## ADDED Requirements

### Requirement: Interactive Session Lifecycle
The system SHALL provide a persistent `InteractiveSession` class that manages conversations across multiple runs.

#### Scenario: Session initialization
- **WHEN** the TUI starts with `interactive_mode.enabled: true`
- **THEN** an `InteractiveSession` is created and becomes the primary entry point for user interactions

#### Scenario: Session persistence across runs
- **WHEN** a run completes and returns results
- **THEN** the `InteractiveSession` retains context and can reference previous run results in subsequent conversations

### Requirement: Launch Run Tool
The system SHALL provide a `launch_run` MCP tool (in a new `massgen/mcp_tools/interactive/` server) that allows the interactive agent to spawn MassGen runs with configurable agent modes, refinement settings, and planning options. This is an MCP tool rather than a workflow tool so it can be exposed to external backends (Claude Code, Codex, etc.).

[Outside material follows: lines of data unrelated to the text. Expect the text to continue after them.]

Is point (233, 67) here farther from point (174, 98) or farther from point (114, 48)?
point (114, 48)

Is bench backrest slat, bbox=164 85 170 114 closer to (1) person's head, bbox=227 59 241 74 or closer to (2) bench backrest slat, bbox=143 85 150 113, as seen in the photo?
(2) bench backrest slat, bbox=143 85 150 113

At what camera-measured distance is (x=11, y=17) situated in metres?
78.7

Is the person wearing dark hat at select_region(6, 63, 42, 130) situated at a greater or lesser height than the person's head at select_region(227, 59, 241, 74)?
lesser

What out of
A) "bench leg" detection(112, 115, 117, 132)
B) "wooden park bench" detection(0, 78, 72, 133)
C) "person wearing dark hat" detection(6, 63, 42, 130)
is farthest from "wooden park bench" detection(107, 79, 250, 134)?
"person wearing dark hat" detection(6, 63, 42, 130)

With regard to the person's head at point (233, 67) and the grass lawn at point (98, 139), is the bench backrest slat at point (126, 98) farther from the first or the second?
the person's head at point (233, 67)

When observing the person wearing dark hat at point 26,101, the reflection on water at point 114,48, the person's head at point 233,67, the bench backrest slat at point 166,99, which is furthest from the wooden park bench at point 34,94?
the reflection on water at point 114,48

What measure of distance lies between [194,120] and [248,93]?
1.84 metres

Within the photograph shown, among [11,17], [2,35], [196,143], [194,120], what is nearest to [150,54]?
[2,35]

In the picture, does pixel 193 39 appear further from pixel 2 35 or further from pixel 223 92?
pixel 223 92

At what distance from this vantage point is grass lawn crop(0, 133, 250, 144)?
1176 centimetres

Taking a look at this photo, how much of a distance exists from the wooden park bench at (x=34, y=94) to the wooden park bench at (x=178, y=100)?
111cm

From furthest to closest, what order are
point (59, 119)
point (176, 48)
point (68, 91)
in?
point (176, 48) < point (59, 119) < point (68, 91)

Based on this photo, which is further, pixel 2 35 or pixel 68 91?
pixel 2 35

#### Scenario: Tool schema definition
- **WHEN** the interactive agent is initialized
- **THEN** it SHALL have access to a `launch_run` tool with parameters:
  - `task` (required): Description of what to accomplish
  - `context` (optional): Background information, constraints, or previous decisions
  - `agent_mode` (optional): "single" | "multi" - whether to use one agent or multiple (default: "multi")
  - `agents` (optional): List of specific agent IDs to use (defaults to all configured agents)
  - `refinement` (optional): true | false - whether to enable voting/refinement cycles (default: true for multi, false for single)
  - `planning_mode` (optional): true | false - if true, agents plan without executing actions (default: false)
  - `execute_after_planning` (optional): true | false - if planning_mode=true, whether to spawn a follow-up run to execute the plan (default: false)
  - `context_paths` (optional): Additional context paths for the run (list of `{path, permission}` objects). Merged with or replaces inherited context_paths
  - `agent_system_prompts` (optional): Map of agent ID to additional system prompt text to append for that agent in this run. Allows the interactive agent to inject per-agent guidance based on learnings from previous runs (e.g., corrections, style preferences, domain context)
  - `coordination_overrides` (optional): Additional config overrides for fine-grained control (excludes `context_paths` and `agent_system_prompts`, which have dedicated top-level parameters)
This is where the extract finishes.